La vie joyeuse

Written in Quebec City

pic for blog

I can not imagine a better start to my 2014/15 season.   I am in one of the most beautiful cities in the world, singing Missia Palmieri (La veuve joyeuse) a role I absolutely adore. So it seems appropriate that a season filled with French repertoire should begin in a city filled with French elegance and charm.

I think the word Francophile is an apt description of me. I fell in love with the French language and Quebecois people when I moved to Montreal in 2003 to study with a voice teacher named Marie Daveluy. We had met at the Centre d’Arts d’Orford during a production of Don Giovanni and my instinct told me that I needed to absorb what Marie had to offer. That decision soon led me to Marie’s house on rue Henri-Julien three times a week. We divided the working sessions into half-hour technical workouts and one hour repertoire sessions with a pianist. I had the pleasure of running into some of the most exquisite voices in the country in this studio: Marie-Nicole Lemieux, Kimy McLaren, Karina Gauvin to name a few. It was heaven.

Marie shaped me, not just technically, but aesthetically. In Marie’s studio, the singing voice was sacred, it was an expression of your inner soul, your passion, your yearning. It was NOT about “production of sound”, or “doing well”. I struggled at first with this mindset, the workaholic A-student in me had to make a fundamental shift from “doing” to “being.” This transition took many reminders from Marie who’s famous phrase seemed created for me; “Leslie, le mieux est l’enemi du bien.” After hearing this phrase for the hundredth time, I realized that I needed to stop trying to produce what I thought was right or good and start finding out what was authentically mine to offer. This was such a gift of wisdom from Marie and I continue to use it everyday.

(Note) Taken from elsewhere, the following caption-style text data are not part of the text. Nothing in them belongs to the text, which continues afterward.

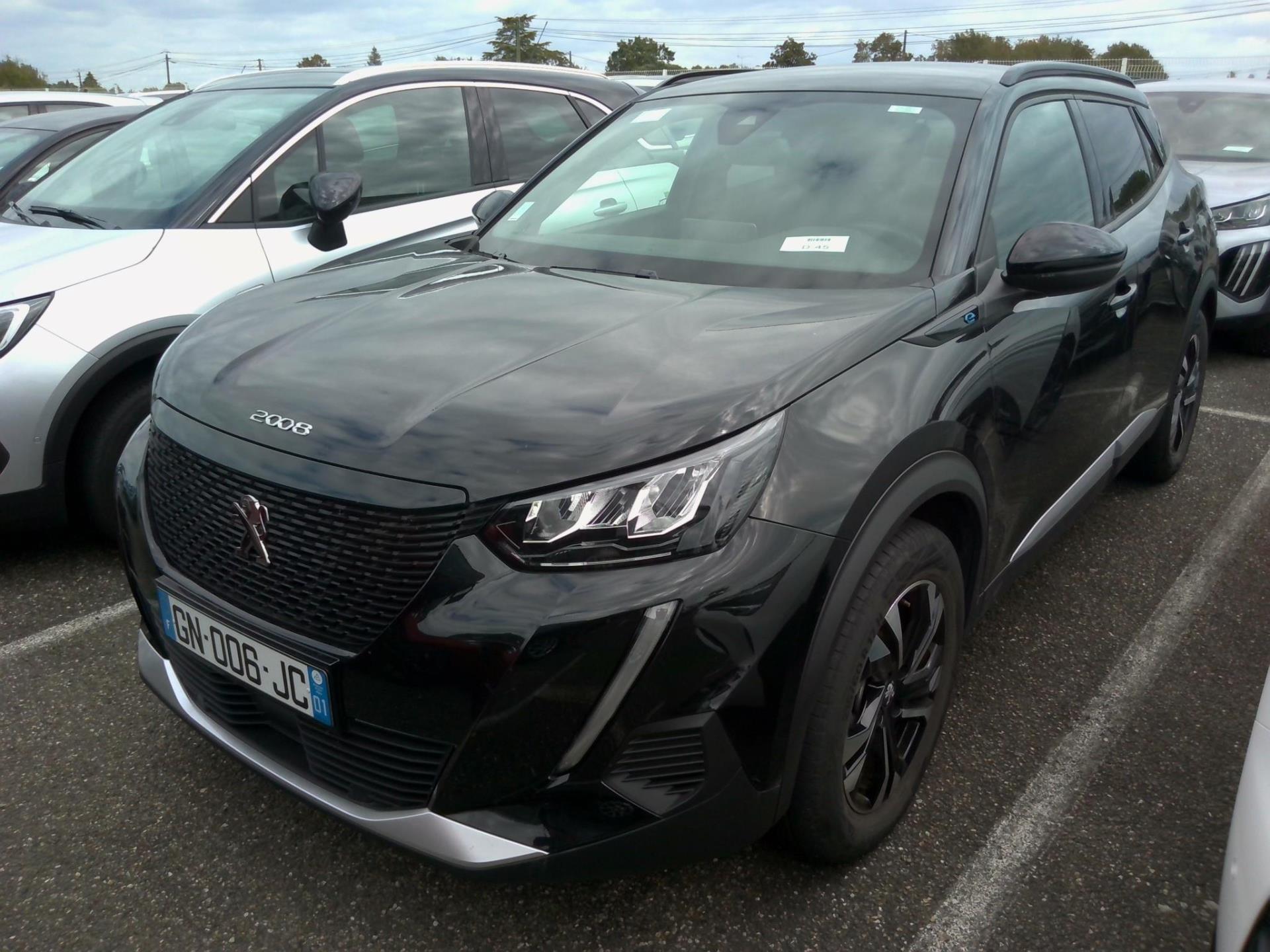 2008 II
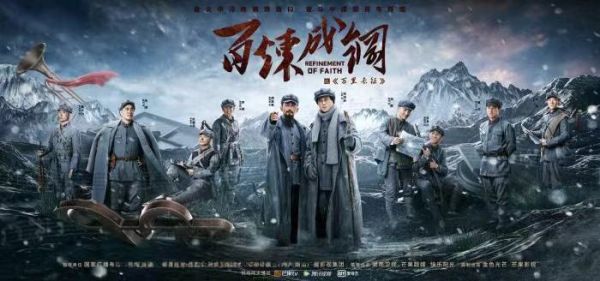 微信图片_20240530160021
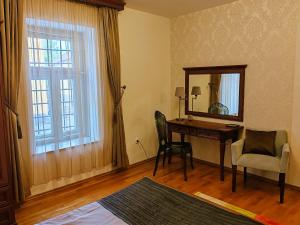 Városi Vendégház Szentendre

When I wasn’t busy studying, Montreal offered me endless adventure. I was determined to fit into my new environment, so I created a game for myself called, “Pretend you are French”.  The object of this game was to see how far I could get without anyone discovering that I really didn’t speak the language yet and was very much a foreigner. It was a “fake it till you make it” way of challenging myself to learn and grow. A typical scenario would be to go out and discover a new word or phrase each day, all the while feigning complete mastery of composure and fluency. For example, a trip to the local bakery Premiere Moisson, where I ordered my first loaf of bread in French and the server asked, “Tranché?”  I had no idea what she meant but since it was a game of discovery I replied with my most authoritative, “merci!” and lo and behold I received my bread sliced. Not only had I learned a word, I had fun doing it.

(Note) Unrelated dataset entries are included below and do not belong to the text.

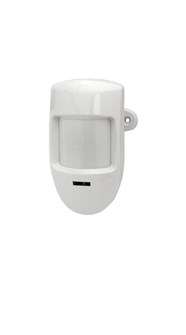 Извещатель  Smartec ST-AD010P 725324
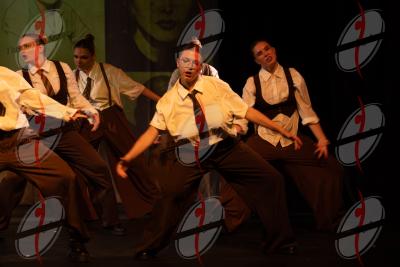 SHOW_03025.jpg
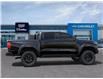 2025 GMC Canyon AT4 (Stk: 250513) in London - Image 5 of 24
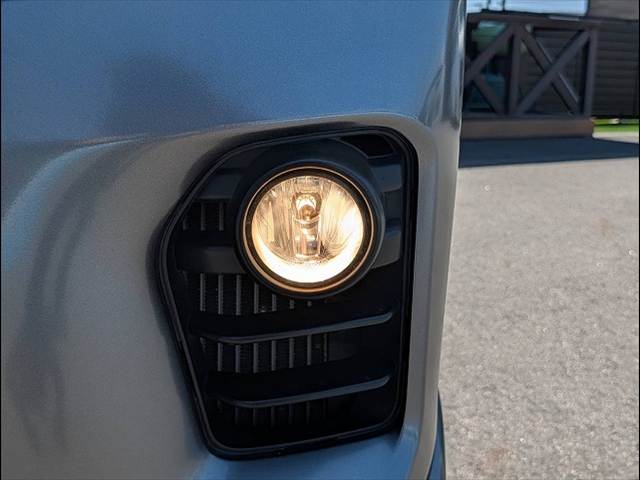 日産&nbsp;NV350キャラバンロングの画像9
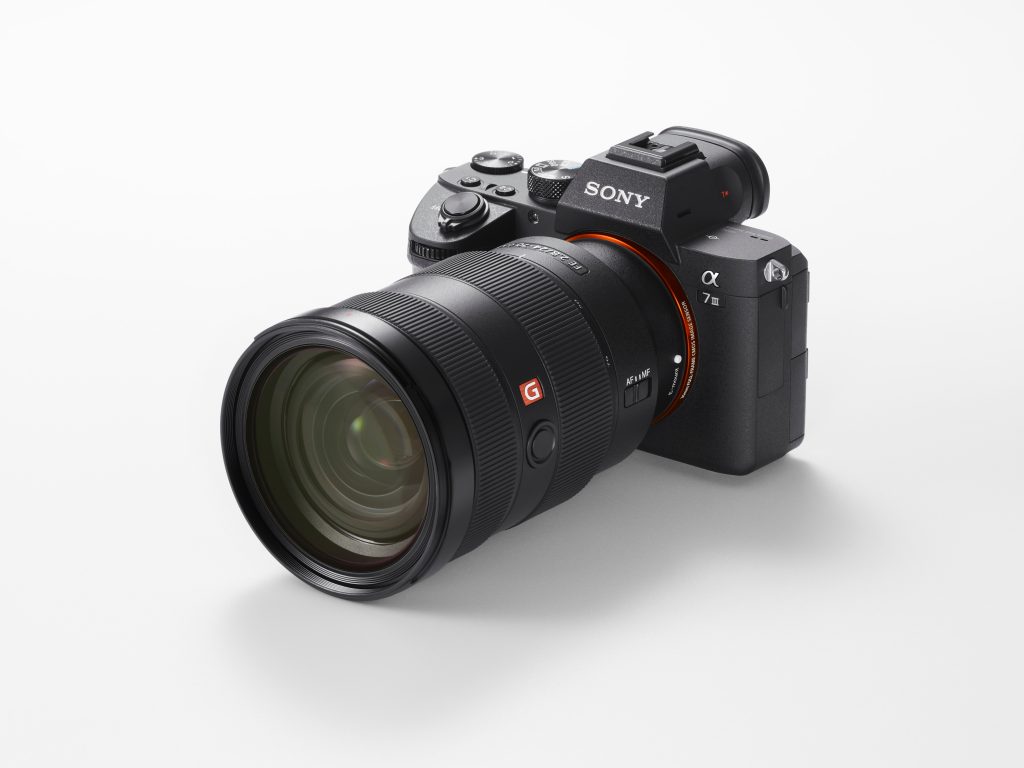 Press Releases | Sony Asia Pacific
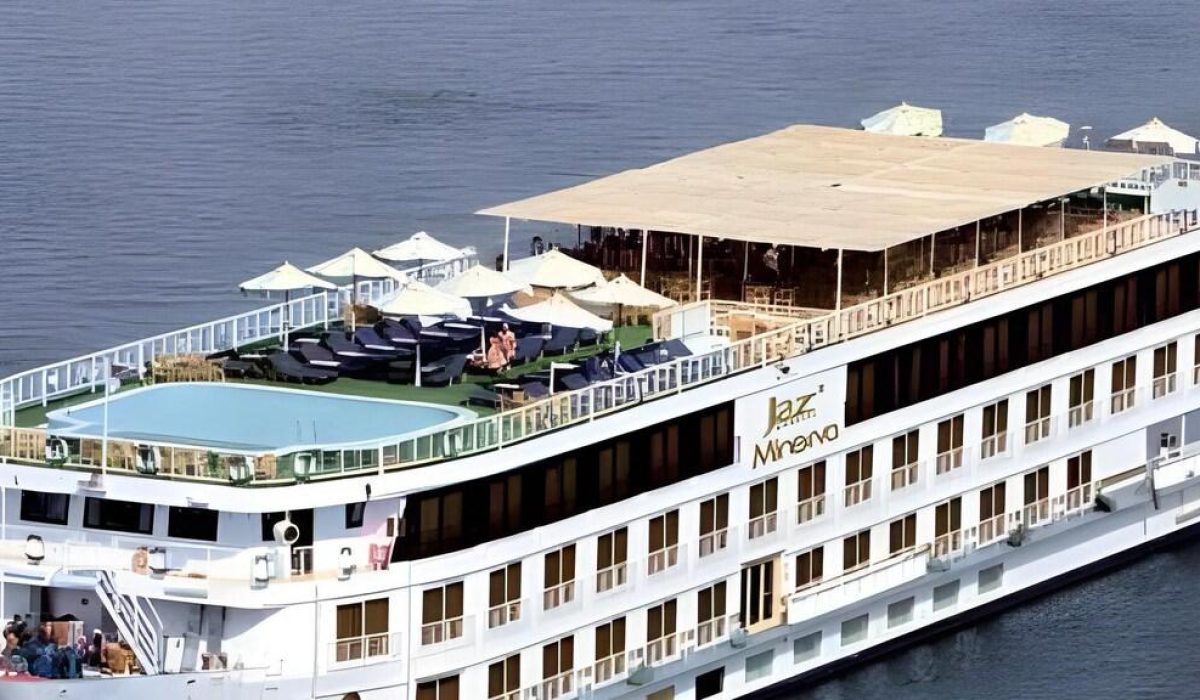 WhatsApp Image 2025-10-25 at 6.52.56 PM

Looking back on that time, I am so grateful for all of the gifts and the lessons that came my way. I pushed the boundaries of my comfort zone and ended up growing into a fuller, stronger version of myself. When I left Montreal in 2009, I took with me my love of curiosity, adventure and possibility and a facility of language and communication. I also realized that it was better to be an authentic me, for as much fun as I had trying to fit in and disguise myself in a cloak of French aura and mystique, the truth of the matter is this: I am an earthy Anglophone who happens to adore French music, culture and people.

It is in this spirit that I am entering this season which brings me my debut with L’opéra de Québec, L’orchestre symphonique de Montréal as well returning to Opera in Concert to sing the title role in Charpentiers Louise. Let the adventures begin!